The Questions on the Natural Language Classifier Application uses the Watson Natural Language Classifier Service to show how to build a question-and-answer application that uses a small amount of training data and to demonstrate some best practices for using the service.

To function correctly this application requires the following items:

  • A trained classifier.
  • A populated answer store.
  • Training data and answer data. Samples of these data types are provided.

Complete the following instructions to set up these items.


Before you begin

Ensure that you have the following prerequisites before you start:


Stages

To get started, complete each of the following stages in order:

  1. Clone the app project, build it, and deploy to Bluemix
  2. Choose which data you want to use
  3. Train the classifier
  4. Populate the answer store

Stage 1: Clone, build, and deploy

Deploy to Bluemix

Clicking the Deploy to Bluemix button does the following steps automatically:

  1. Prompts you to log in to Bluemix or to create an account.
  2. Creates a Bluemix DevOps Services project and initializes a new Git repository.
  3. Clones the questions-with-classifier-ega project into the Git repository.
  4. Builds the project.
  5. Creates any required Bluemix services.
  6. Deploys the app to Bluemix.

The DevOps Services project is set up to automatically deploy changes to Bluemix after you commit new changes to your Git repository.

The entire process lasts a few minutes. Although the app is deployed when the process is finished, you must complete the following stages to ensure that the app functions correctly.

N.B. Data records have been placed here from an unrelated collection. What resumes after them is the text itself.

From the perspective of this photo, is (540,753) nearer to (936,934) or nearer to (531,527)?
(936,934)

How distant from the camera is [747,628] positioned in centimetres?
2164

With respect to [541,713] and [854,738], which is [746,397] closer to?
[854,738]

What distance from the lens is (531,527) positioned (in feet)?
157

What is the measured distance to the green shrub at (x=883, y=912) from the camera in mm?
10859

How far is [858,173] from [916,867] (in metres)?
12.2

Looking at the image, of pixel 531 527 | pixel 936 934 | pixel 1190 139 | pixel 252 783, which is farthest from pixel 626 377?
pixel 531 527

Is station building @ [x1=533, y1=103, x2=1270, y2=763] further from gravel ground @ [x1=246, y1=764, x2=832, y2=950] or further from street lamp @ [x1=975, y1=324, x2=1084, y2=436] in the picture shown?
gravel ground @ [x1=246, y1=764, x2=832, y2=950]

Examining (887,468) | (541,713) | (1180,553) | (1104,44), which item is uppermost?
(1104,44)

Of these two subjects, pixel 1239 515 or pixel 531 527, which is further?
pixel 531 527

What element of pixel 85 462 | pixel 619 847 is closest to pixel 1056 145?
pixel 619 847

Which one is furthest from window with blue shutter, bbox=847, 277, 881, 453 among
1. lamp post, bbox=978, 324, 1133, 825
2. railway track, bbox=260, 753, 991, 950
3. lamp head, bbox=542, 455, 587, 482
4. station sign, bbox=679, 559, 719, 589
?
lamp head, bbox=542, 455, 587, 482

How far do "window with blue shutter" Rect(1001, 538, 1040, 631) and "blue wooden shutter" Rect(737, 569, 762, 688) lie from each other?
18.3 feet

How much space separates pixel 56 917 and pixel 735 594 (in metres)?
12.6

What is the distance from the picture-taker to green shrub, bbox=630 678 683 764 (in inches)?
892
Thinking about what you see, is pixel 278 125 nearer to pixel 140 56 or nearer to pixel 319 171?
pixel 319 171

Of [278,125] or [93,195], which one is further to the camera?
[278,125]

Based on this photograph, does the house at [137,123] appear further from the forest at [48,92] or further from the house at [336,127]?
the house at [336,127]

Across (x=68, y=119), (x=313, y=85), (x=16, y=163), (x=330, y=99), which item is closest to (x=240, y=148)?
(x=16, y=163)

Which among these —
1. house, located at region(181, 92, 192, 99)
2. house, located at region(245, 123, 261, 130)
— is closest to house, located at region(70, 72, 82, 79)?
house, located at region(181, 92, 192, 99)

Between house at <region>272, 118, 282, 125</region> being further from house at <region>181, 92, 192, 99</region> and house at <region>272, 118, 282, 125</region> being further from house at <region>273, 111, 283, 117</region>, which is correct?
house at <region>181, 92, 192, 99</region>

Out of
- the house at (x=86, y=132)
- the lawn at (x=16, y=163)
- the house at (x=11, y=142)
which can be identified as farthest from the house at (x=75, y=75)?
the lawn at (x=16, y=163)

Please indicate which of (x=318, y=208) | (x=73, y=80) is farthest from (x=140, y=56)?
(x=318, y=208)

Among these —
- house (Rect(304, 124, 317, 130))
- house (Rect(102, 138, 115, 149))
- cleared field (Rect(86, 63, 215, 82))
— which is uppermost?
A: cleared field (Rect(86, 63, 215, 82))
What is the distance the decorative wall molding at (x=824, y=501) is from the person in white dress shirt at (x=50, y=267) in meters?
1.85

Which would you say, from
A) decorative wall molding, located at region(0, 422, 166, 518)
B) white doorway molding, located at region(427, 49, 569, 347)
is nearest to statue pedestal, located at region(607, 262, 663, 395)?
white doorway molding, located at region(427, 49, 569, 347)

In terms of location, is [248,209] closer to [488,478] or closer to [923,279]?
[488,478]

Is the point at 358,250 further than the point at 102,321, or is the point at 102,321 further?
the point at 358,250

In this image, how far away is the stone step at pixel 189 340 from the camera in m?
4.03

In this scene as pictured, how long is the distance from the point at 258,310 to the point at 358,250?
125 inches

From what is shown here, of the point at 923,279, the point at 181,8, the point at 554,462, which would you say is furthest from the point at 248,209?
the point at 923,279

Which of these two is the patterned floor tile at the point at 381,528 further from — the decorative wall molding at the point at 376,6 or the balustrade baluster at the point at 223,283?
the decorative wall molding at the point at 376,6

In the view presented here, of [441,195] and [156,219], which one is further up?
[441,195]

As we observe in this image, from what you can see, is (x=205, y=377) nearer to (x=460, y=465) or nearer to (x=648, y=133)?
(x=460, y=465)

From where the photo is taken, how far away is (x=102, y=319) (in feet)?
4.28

Stage 2: Choose which data you want to use

In this stage, understand the types of data that the app requires and choose whether you want to use sample data or your own data.

The app requires a trained classifier to work properly. To train the classifier, you need training data, which maps a question to a class. The question-to-class mapping must be in CSV format.

question --> class

Additionally, the app requires a populated answer store. The answer store is populated by a file which maps from classes to canonical questions, and by a directory containing formatted HTML answers. The class-to-canonical-question mapping must be in CSV format.

class --> canonicalQuestion

Choose whether you want to use sample data or your own data.
Note that this application will not return any answers if there is not enough confidence from the classifier to do so

Sample data

The sample data is in the questions.csv and answers.csv files in the questions-with-classifier-ega-war > src > main > resources directory. To use the sample data, go to Stage 3: Train the classifier.

Your own data

To use your own data instead of the sample data, see Prepare your own data for training the classifier and populating the answer store.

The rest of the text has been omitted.